◆ CHALLENGE ◆
All of the records below need to be copied exactly.

◆ GIVEN RECORDS ◆

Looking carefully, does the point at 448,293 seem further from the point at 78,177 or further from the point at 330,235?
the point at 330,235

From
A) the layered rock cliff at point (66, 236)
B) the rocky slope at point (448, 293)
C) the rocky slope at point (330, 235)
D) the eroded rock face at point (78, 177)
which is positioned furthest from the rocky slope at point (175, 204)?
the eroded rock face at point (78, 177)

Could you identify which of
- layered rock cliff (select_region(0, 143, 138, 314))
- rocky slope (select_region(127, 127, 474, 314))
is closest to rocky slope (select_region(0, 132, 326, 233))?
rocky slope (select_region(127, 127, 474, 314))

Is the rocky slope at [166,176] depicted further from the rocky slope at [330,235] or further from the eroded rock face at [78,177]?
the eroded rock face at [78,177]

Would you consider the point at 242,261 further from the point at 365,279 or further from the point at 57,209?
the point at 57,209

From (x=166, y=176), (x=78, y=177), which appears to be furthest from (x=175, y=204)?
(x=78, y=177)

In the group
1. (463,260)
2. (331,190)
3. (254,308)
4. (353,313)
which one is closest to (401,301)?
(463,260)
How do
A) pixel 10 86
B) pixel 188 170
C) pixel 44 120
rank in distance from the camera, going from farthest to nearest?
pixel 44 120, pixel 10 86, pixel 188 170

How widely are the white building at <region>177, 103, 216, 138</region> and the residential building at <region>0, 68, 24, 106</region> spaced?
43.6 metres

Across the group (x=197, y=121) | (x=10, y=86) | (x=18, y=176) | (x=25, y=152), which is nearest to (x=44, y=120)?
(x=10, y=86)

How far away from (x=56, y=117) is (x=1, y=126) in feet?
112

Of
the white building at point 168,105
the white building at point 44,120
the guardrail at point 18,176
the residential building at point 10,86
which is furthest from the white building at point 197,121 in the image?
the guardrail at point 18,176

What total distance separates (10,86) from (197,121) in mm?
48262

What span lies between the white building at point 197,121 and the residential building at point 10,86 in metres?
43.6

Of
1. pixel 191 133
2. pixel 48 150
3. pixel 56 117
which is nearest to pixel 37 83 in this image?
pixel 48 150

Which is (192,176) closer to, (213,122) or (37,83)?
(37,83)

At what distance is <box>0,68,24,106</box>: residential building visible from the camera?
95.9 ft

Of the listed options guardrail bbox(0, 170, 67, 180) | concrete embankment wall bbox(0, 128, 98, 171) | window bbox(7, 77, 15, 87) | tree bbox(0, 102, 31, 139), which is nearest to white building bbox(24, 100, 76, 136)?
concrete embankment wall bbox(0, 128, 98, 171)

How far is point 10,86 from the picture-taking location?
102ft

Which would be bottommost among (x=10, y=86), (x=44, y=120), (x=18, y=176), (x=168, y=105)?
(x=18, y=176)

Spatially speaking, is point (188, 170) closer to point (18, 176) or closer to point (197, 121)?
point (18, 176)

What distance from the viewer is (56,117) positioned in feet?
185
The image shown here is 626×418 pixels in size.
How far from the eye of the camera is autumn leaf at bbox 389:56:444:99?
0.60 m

◆ RESULT BELOW ◆
Looking carefully, does the point at 448,293 seem further from the point at 78,177 or further from the point at 330,235?
the point at 330,235

From
A) the layered rock cliff at point (66, 236)
B) the rocky slope at point (448, 293)
C) the rocky slope at point (330, 235)
D) the eroded rock face at point (78, 177)
which is positioned furthest from the rocky slope at point (175, 204)?
the eroded rock face at point (78, 177)

Could you identify which of
- layered rock cliff (select_region(0, 143, 138, 314))
- rocky slope (select_region(127, 127, 474, 314))
is closest to rocky slope (select_region(0, 132, 326, 233))?
rocky slope (select_region(127, 127, 474, 314))

Is the rocky slope at [166,176] depicted further from the rocky slope at [330,235] or further from the eroded rock face at [78,177]?
the eroded rock face at [78,177]

Would you consider the point at 242,261 further from the point at 365,279 or further from the point at 57,209?
the point at 57,209

From (x=166, y=176), (x=78, y=177), which appears to be furthest from (x=175, y=204)?
(x=78, y=177)

In the group
1. (463,260)
2. (331,190)
3. (254,308)
4. (353,313)
which one is closest to (401,301)?
(463,260)
How do
A) pixel 10 86
B) pixel 188 170
C) pixel 44 120
rank in distance from the camera, going from farthest to nearest?
pixel 44 120, pixel 10 86, pixel 188 170

How widely are the white building at <region>177, 103, 216, 138</region> and the residential building at <region>0, 68, 24, 106</region> spaced?
43.6 metres

Across the group (x=197, y=121) | (x=10, y=86) | (x=18, y=176) | (x=25, y=152), which is nearest to (x=44, y=120)?
(x=10, y=86)

How far away from (x=56, y=117) is (x=1, y=126) in feet?
112

Of
the white building at point 168,105
the white building at point 44,120
the guardrail at point 18,176
the residential building at point 10,86
which is furthest from the white building at point 197,121 in the image?
the guardrail at point 18,176

What total distance separates (10,86) from (197,121) in mm?
48262

What span lies between the white building at point 197,121 and the residential building at point 10,86 in metres?
43.6

Of
1. pixel 191 133
2. pixel 48 150
3. pixel 56 117
which is nearest to pixel 37 83 in this image?
pixel 48 150

Which is (192,176) closer to, (213,122) or (37,83)?
(37,83)

At what distance is <box>0,68,24,106</box>: residential building visible from the camera?
95.9 ft

Of the listed options guardrail bbox(0, 170, 67, 180) | concrete embankment wall bbox(0, 128, 98, 171) | window bbox(7, 77, 15, 87) | tree bbox(0, 102, 31, 139), which is nearest to white building bbox(24, 100, 76, 136)?
concrete embankment wall bbox(0, 128, 98, 171)

How far is point 10,86 from the picture-taking location?
102ft

Which would be bottommost among (x=10, y=86), (x=44, y=120), (x=18, y=176), (x=168, y=105)?
(x=18, y=176)

Spatially speaking, is point (188, 170) closer to point (18, 176) or closer to point (197, 121)?
point (18, 176)

What distance from the viewer is (56,117) positioned in feet?
185
The image shown here is 626×418 pixels in size.
How far from the eye of the camera is autumn leaf at bbox 389:56:444:99?
0.60 m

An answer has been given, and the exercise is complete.